- REQUEST: Please give the rows between the line holding "In the scene" and the line holding "The scene here", inclusive, again with "camera" replaced by "viewer" and nothing else changed. Leave the pictures out.

- RECORDED DATA:

---*---

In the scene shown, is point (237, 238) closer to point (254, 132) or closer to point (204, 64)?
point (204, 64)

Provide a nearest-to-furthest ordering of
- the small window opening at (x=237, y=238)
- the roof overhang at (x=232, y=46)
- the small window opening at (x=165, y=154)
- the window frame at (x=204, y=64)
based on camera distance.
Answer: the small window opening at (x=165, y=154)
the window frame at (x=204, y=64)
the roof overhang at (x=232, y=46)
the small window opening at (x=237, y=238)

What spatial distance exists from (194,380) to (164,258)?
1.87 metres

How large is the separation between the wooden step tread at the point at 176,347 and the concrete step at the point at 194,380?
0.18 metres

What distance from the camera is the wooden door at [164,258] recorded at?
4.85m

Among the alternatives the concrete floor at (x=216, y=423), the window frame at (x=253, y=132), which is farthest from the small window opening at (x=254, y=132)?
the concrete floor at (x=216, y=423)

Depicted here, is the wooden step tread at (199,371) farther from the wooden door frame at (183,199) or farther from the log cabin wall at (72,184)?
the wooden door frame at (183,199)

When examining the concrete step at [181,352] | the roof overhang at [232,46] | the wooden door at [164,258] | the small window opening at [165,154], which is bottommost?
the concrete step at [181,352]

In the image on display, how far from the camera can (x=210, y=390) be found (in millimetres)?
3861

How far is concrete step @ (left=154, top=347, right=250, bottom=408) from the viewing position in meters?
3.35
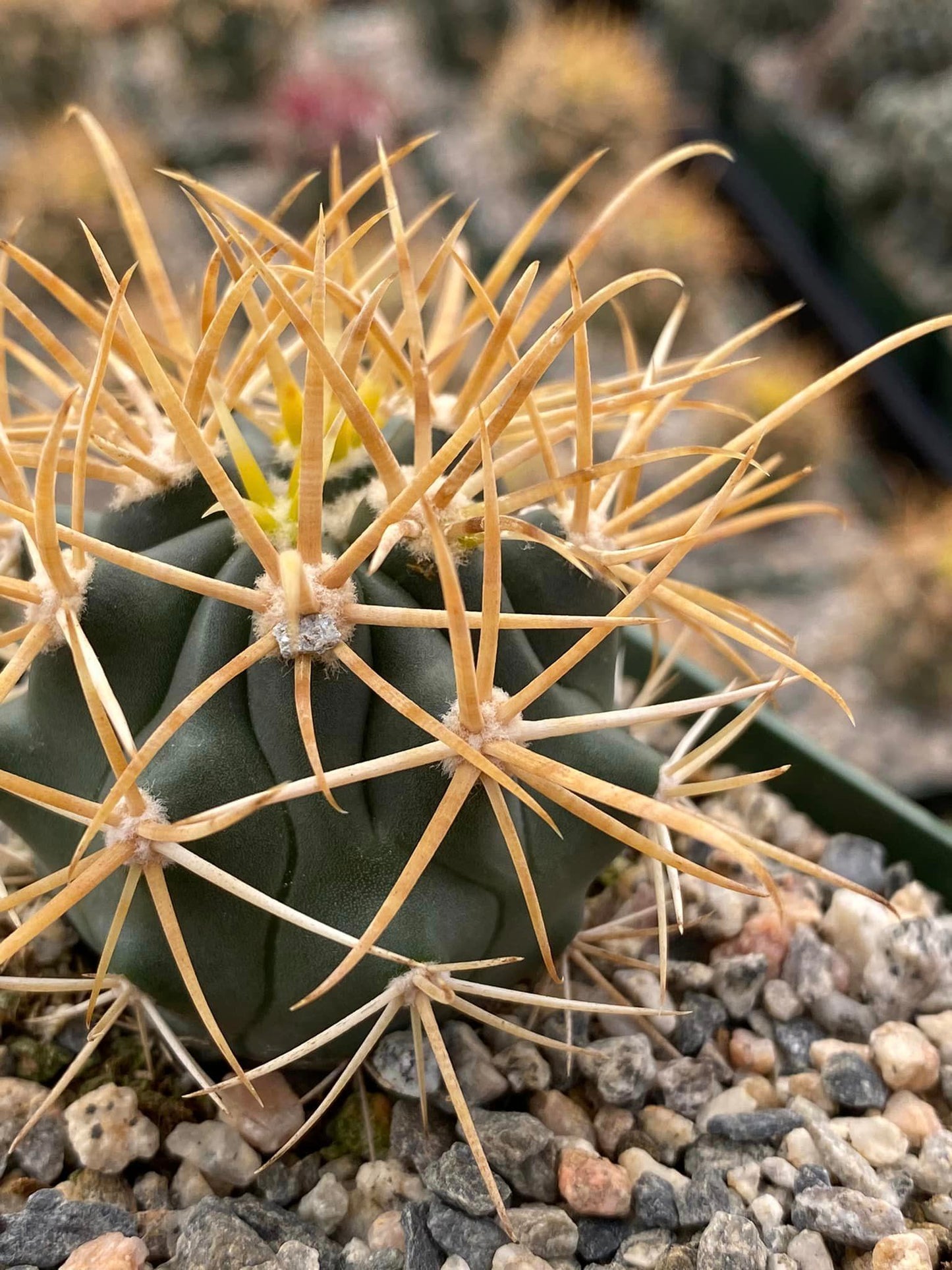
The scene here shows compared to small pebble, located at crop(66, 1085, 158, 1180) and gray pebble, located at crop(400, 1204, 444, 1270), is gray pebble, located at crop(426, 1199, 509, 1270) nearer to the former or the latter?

---*---

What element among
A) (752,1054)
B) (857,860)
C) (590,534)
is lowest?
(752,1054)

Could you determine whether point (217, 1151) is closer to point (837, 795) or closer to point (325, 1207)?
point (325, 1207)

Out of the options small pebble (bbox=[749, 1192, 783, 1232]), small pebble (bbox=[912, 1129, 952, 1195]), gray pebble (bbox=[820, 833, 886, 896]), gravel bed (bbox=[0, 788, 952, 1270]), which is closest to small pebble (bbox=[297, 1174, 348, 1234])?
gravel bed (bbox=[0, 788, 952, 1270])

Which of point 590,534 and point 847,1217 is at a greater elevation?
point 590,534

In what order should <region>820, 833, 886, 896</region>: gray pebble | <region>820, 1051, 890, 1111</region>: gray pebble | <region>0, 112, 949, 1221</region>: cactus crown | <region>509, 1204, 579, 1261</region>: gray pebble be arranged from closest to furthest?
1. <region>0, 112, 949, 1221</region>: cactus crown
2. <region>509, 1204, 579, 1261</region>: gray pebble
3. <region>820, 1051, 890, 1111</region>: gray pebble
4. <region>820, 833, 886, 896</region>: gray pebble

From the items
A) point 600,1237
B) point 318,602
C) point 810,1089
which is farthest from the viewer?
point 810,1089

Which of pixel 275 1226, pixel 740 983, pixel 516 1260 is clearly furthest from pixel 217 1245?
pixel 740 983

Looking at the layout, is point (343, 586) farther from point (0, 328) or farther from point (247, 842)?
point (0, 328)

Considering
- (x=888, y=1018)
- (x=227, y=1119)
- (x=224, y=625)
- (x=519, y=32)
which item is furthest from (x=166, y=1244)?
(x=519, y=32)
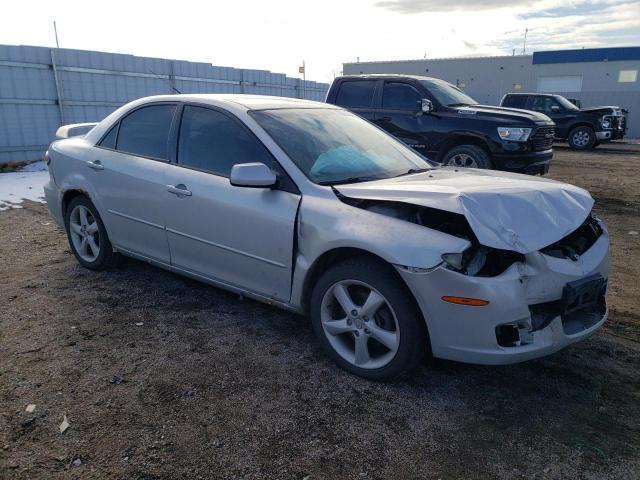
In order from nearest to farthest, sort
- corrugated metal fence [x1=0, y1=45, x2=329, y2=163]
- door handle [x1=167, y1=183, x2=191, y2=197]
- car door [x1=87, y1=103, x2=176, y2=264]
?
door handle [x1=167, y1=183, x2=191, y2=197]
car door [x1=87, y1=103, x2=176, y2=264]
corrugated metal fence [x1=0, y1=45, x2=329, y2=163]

---*---

- PROBLEM SOLUTION:
In the scene shown, is point (237, 238) closer to point (254, 132) or closer to point (204, 64)?
point (204, 64)

Provide a nearest-to-furthest ordering of
- the small window opening at (x=237, y=238)
- the roof overhang at (x=232, y=46)
- the small window opening at (x=165, y=154)
- the window frame at (x=204, y=64)
based on viewer distance.
Answer: the small window opening at (x=165, y=154)
the window frame at (x=204, y=64)
the roof overhang at (x=232, y=46)
the small window opening at (x=237, y=238)

What spatial distance exists from (194,380) to (164,258)?
1.87 metres

How large is the separation between the wooden step tread at the point at 176,347 and the concrete step at the point at 194,380?
0.18 metres

What distance from the viewer is the wooden door at [164,258] recorded at?
4.85m

Among the alternatives the concrete floor at (x=216, y=423), the window frame at (x=253, y=132), which is farthest from the small window opening at (x=254, y=132)?
the concrete floor at (x=216, y=423)

Depicted here, is the wooden step tread at (199,371) farther from the wooden door frame at (183,199) or farther from the log cabin wall at (72,184)?
the wooden door frame at (183,199)

When examining the concrete step at [181,352] | the roof overhang at [232,46] | the wooden door at [164,258] | the small window opening at [165,154], which is bottommost?
the concrete step at [181,352]

In the image on display, how far from the viewer can (x=210, y=390) be found (in millimetres)?
3861

How far is concrete step @ (left=154, top=347, right=250, bottom=408) from the viewing position in meters?
3.35
The scene here shows compared to small pebble, located at crop(66, 1085, 158, 1180) and gray pebble, located at crop(400, 1204, 444, 1270), is gray pebble, located at crop(426, 1199, 509, 1270) nearer to the former or the latter?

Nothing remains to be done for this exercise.